Entries shown Block Start
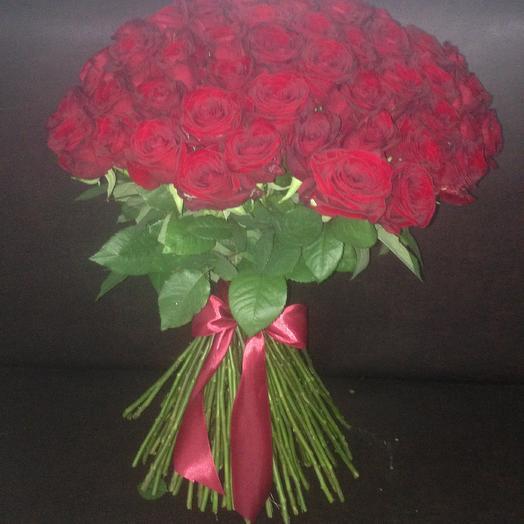 101 роза Ред Наоми 70 см: букеты цветов на заказ Flowwow
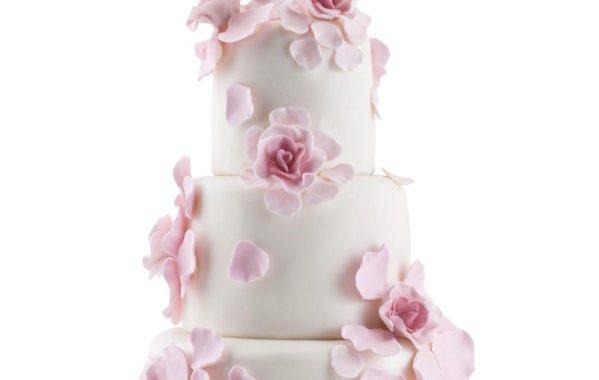 Wedding cake blanc aux pétales de fleur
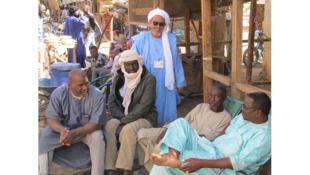 L'imam Sidi Ahmed Ould el Moctar, Arabe de Gao, devant sa boutique, en compagnie de ses amis de la communauté Songoye.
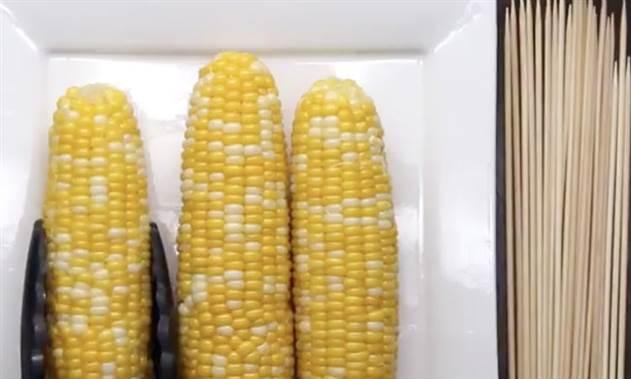 Жарим кукурузу в сыре: гости всегда просят добавки
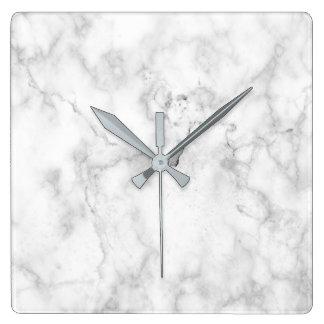 Texture blanche et grise de marbre de faux horloge carrée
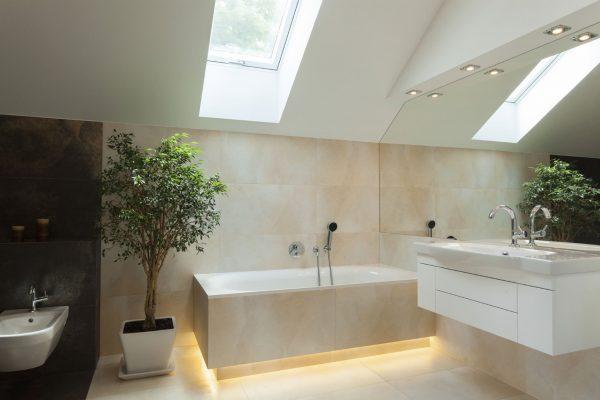 Un bagno moderno illuminato da una finestra per tetti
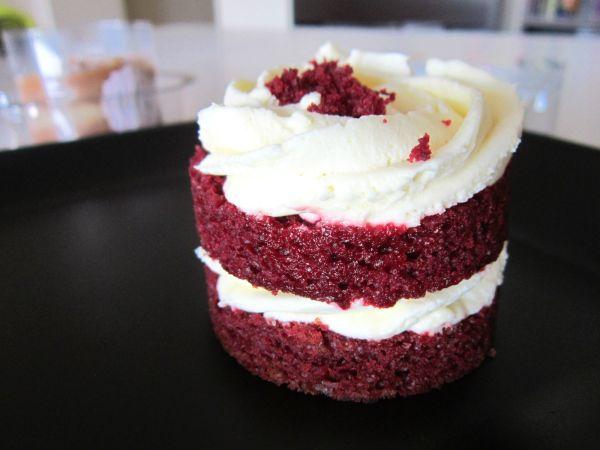 Bolo Red Velvet da Lily Cake Shop em tamanho individual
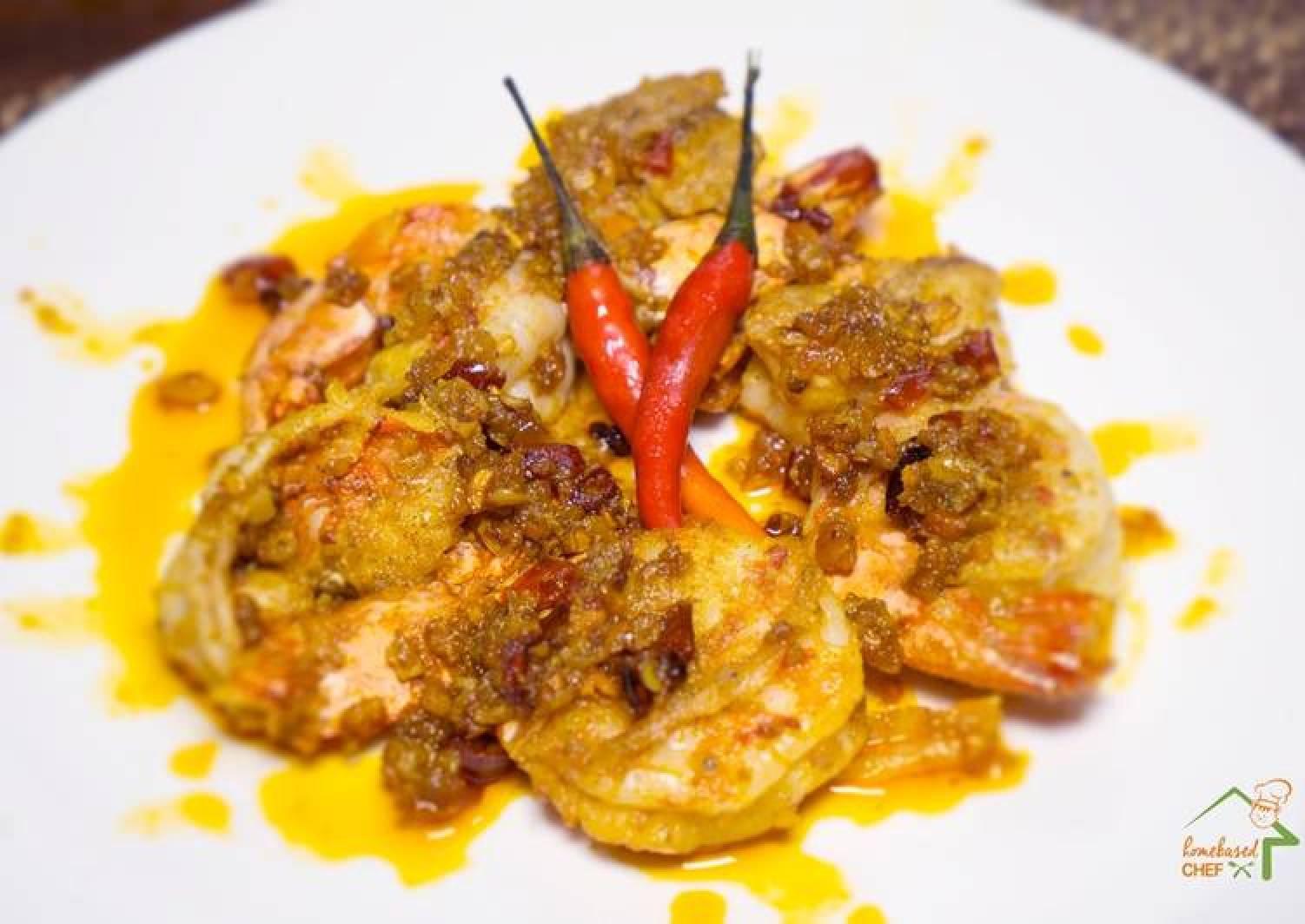 Chili Garlic Prawns (Mild Spicy Gambas)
Entries shown Block End
§ What this task involves:
Print the records above again exactly. Leave out the images.

§ Output of the task:
 101 роза Ред Наоми 70 см: букеты цветов на заказ Flowwow
 Wedding cake blanc aux pétales de fleur
 L'imam Sidi Ahmed Ould el Moctar, Arabe de Gao, devant sa boutique, en compagnie de ses amis de la communauté Songoye.
 Жарим кукурузу в сыре: гости всегда просят добавки
 Texture blanche et grise de marbre de faux horloge carrée
 Un bagno moderno illuminato da una finestra per tetti
 Bolo Red Velvet da Lily Cake Shop em tamanho individual
 Chili Garlic Prawns (Mild Spicy Gambas)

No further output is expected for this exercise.